Sweden had that until 1990ish: how much money you could transfer across the border was tightly regulated with the banks acting as enforcers for the state. Traveller checks, cash, whatever - didn't matter. For private citizens, there was a fixed amount you could bring when going abroad. Corporations had slightly more generous rules for employees travelling as part of their job (foreign correspondents f.e.).
This led to people either smuggling cash out, since other nations (West Germany f.e.) didn't care squat about where the money came from that you wanted to exchange/deposit, only that they were real, or
People buying assets abroad. Which was the start of elderly Swedes of modest means semi-migrating to Portugal and Spain after retirement. Sweden in Summer, plus free dental and health care (as it was in the 1970s and 1980s) - the South in Winter.
Von der Leyen ought to study economic history more. All this will lead to is that the people with means will migrate their assets abroad (I'm thinking Gulf States) and will refrain from investing inside the Festung EU-ropa, since the state has demonstrated that it is perfectly willing to steal whatever it likes, if it is profitable enough.
Examples abound all around the world. Ethiopia, China, Soviet Union when it was "alive", many more.
Re capital controls: well, that's one thing, but if you'd go back 35 or so years, the purchasing power of the Swedish crown (and most other currencies) was very different--I recall, during the mid-1990s, doing some odd summer job substituting for the vacationing regulars on the shop floor of a chocolate factory in Vienna: pay was very well for a 16 year-old, some 11K Austrian Schillinge, which was some 800 or so euros for a month of unskilled labour…
Re capital flight: that's been something that's been around literally forever; Jesus mentioned that the poor will always be around; what these EU critters desire is total control as the Western régimes are turning increasingly inwards in terms of their tyranny (so far, most Westerners were spared the worst--if you talk to people from esp. the Third World, things were and are different…)
By now, though, the average Westerner is too decadent (Konrad Lorenz mused about what he called the 'Verhausschweinung' of man, which translates roughly into 'turning man into domesticated livestock [swine]', which strikes me as eerily prescient…)
────────────────
## REQUESTS
a) According to the text on capital controls, until about when did Sweden tightly regulate how much money could be transferred across its border?
b) Reproduce the passage of the text on capital controls starting with "This led to" and going on through "South in Winter.".

## PROVIDED DATA
────────────────
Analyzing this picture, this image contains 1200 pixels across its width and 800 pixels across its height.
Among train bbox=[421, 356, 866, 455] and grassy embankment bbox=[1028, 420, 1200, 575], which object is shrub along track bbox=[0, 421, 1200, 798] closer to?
────────────────
## RESPONSES
a) Until around 1990.

b)
This led to people either smuggling cash out, since other nations (West Germany f.e.) didn't care squat about where the money came from that you wanted to exchange/deposit, only that they were real, or
People buying assets abroad. Which was the start of elderly Swedes of modest means semi-migrating to Portugal and Spain after retirement. Sweden in Summer, plus free dental and health care (as it was in the 1970s and 1980s) - the South in Winter.